§ **GIVEN PASSAGE**:

Figure 5—figure supplement 6. Simple effects of confidence on trial_n and confidence on trial_n+2 on decision bound (A) and drift rate (B) on trial_n+1 (Experiment 3).

Trials with high confidence are treated as reference category.

Figure 5—figure supplement 7. Complementary approach controlling for slow drifts in performance (Experiment 3).

Same procedure as in Figure 3—figure supplement 3. When only including correct trials, the effect of perceived errors on drift rate turned non-significant, p=0.250, apart from that the results remained unchanged (there were not enough trials when only including errors).

Second, we analyzed data from an experiment, in which twenty-three participants performed a visual color categorization task, designed after de Gardelle and Summerfield (2011), deciding as fast as possible whether the mean color of eight elements was red or blue (Experiment 3; Figure 5A, right). Task difficulty was manipulated by independently varying the distance of the color mean from the category bound and the standard deviation across the elements’ colors. Both variables together determined the SNR of the sensory evidence (i.e., mean distance from category boundary/variance). Similar to Experiment 1, RTs, accuracy and drift rate scaled monotonically with SNR, and both RTs and confidence judgments predicted choice accuracy (see Figure 5—figure supplement 5). Our model-free measure of response caution was again affected by previous confidence ratings, F(2,66) = 14.43, p<0.001 (perceived errors vs. high confidence: z = 4.61, p<0.001; perceived errors vs. low confidence: z = 4.69, p<0.001; high vs. low confidence: p=0.938; Figure 5B; see Figure 5—figure supplement 2B for the ‘raw’ effects of trial_n and trial_n+2).

§ **GIVEN DATA**:
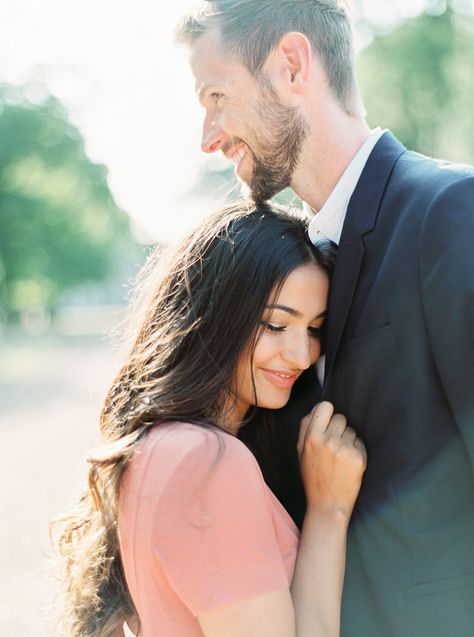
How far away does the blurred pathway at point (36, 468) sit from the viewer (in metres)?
6.56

§ **AIM**:
According to the passage on Experiment 3, what did participants have to decide as fast as possible?

§ **SOLUTION TO THIS EXERCISE**:
Whether the mean color of eight elements was red or blue.